Identifying multiple soil pollutions of potentially contaminated sites based on multi-gate mixture-of-experts network

Sci Total Environ. 2023 Dec 10:903:166218. doi: 10.1016/j.scitotenv.2023.166218. Epub 2023 Aug 10.

Abstract

With the rapid increase in the amount and sources of big data, using big data and machine learning methods to identify site soil pollution has become a research hotspot. However, previous studies that used basic information of sites as pollution identification indexes mainly have problems of low accuracy and efficiency when conducting complex model predictions for multiple soil pollution types. In this study, we collected the environmental data of 199 sites in 6 typical industries involving heavy metal and organic pollution. After feature fusion and selection, 10 indexes based on pollution sources and pathways were used to establish the soil pollution identification index system. The Multi-gate Mixture-of-Experts network (MMoE) were constructed to carry out the multi-tasks of soil heavy metals, VOCs and SVOCs pollution identification simultaneously. The SHAP framework was used to reveal the importance of pollution identification indexes on the multiple outputs of MMoE and obtain their driving factors.
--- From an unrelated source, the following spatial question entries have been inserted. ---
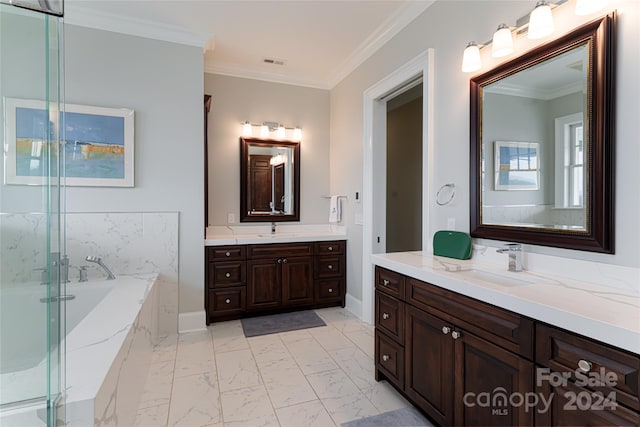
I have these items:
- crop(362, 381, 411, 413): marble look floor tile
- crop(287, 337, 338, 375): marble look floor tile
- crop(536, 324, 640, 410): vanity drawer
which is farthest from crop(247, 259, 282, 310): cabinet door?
crop(536, 324, 640, 410): vanity drawer

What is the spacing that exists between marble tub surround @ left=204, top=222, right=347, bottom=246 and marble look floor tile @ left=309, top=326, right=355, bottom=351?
3.23ft

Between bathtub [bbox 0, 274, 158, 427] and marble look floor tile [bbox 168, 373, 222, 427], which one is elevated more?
bathtub [bbox 0, 274, 158, 427]

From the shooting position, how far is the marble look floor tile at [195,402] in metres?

The results showed that the accuracies of MMoE model were 0.600, 0.783 and 0.850 for soil heavy metals, VOCs and SVOCs pollution identifications, respectively, which were 0-20 % higher than their accuracies of BP neural networks of single tasks. The indexes of raw material containing organic compounds, enterprise scale, soil pollution traces and industry types have the different significant importance on site soil pollutions. This study proposed a more efficient and accurate method to identify site soil pollutions and their driving factors, which offers a step towards realizing intelligent identification and risk control of site soil pollution globally.

Keywords: Driving factor analysis; Model interpretability of SHAP framework; Multi-gate mixture-of-experts network; Multi-task learning; Soil pollution identification of sites.